====== Document section ======

We train our model on the VideoInstruct100K dataset.
Steps:
- Download our 100K video instruction dataset from here.
-
Download ActivityNet videos.
All the videos annotated in our work are taken from ActivityNet dataset. You can download these from here.
-
Prepare Spatio-Temporal features using CLIP Note that for training efficiency, we pre-computed the video spatio-temporal features and use them directly during training. After downloading the videos, please use the following command to generate CLIP spatio-temporal features.
python scripts/save_spatio_temporal_clip_features.py \ --video_dir_path <path to the directory containing all the videos> \ --clip_feat_path <The output dir to save the features in.>
The script will generate the spatiotempral features for each video and save one pickle file per video in directory specified by --clip_feat_path argemunt.
-
Convert the downloaded JSON into the required format for training.
python scripts/filter_for_missing_videos.py \ --input_json_file <path to VideoInstruct_Dataset.json donwloaded in step 1 > \ --clip_feature_path <clip_feat_path in step 3> \ --output_json_file <video_chatgpt_training.json>
The above script will generate video_chatgpt_training.json required to train our model.

======

== Problem 1 ==
Transcribe the part of the dataset preparation steps that begins with the words "python scripts/save_spatio_temporal_clip_features.py \" and ends after the words "by --clip_feat_path argemunt.".

====== Dataset records ======

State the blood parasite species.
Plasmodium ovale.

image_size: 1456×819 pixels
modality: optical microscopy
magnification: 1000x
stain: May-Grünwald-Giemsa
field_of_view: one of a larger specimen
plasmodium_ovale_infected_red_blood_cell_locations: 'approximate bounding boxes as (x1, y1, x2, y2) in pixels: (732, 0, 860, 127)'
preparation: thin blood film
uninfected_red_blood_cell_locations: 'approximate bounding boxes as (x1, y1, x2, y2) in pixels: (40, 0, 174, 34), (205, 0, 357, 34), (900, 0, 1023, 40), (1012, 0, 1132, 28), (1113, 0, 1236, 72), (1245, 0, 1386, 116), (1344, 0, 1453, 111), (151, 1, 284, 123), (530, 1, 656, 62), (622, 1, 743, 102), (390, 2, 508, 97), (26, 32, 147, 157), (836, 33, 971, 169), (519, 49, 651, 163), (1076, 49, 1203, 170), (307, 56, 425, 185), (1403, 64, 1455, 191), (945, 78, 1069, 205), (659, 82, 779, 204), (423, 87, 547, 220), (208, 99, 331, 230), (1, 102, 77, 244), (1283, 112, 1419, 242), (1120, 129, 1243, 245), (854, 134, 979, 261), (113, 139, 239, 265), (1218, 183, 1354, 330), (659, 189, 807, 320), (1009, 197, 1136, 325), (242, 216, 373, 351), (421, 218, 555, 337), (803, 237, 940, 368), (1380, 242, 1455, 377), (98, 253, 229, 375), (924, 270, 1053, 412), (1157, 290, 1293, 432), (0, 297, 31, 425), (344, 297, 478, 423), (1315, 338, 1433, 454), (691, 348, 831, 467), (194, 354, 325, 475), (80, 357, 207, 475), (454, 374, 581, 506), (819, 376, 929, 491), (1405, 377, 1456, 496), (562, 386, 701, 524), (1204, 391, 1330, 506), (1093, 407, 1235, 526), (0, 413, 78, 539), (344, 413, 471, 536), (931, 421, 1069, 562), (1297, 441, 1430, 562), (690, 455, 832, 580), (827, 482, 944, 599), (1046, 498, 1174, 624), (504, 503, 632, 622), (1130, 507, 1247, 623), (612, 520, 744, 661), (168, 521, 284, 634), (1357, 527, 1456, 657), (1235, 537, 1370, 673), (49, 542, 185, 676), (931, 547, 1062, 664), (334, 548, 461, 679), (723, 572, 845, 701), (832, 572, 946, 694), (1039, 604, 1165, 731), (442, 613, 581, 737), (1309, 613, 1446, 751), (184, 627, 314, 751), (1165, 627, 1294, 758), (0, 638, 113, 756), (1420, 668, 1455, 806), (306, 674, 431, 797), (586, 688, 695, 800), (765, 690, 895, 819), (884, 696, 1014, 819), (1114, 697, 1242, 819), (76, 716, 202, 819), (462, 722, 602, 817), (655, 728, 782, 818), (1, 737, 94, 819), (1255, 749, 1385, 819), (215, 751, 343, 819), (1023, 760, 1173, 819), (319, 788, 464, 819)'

======

== Problem 2 ==
Restate word for word the blood smear rows from the first line through the line that contains "Plasmodium ovale.".

== Response 1 ==
python scripts/save_spatio_temporal_clip_features.py \ --video_dir_path <path to the directory containing all the videos> \ --clip_feat_path <The output dir to save the features in.>
The script will generate the spatiotempral features for each video and save one pickle file per video in directory specified by --clip_feat_path argemunt.

== Response 2 ==
State the blood parasite species.
Plasmodium ovale.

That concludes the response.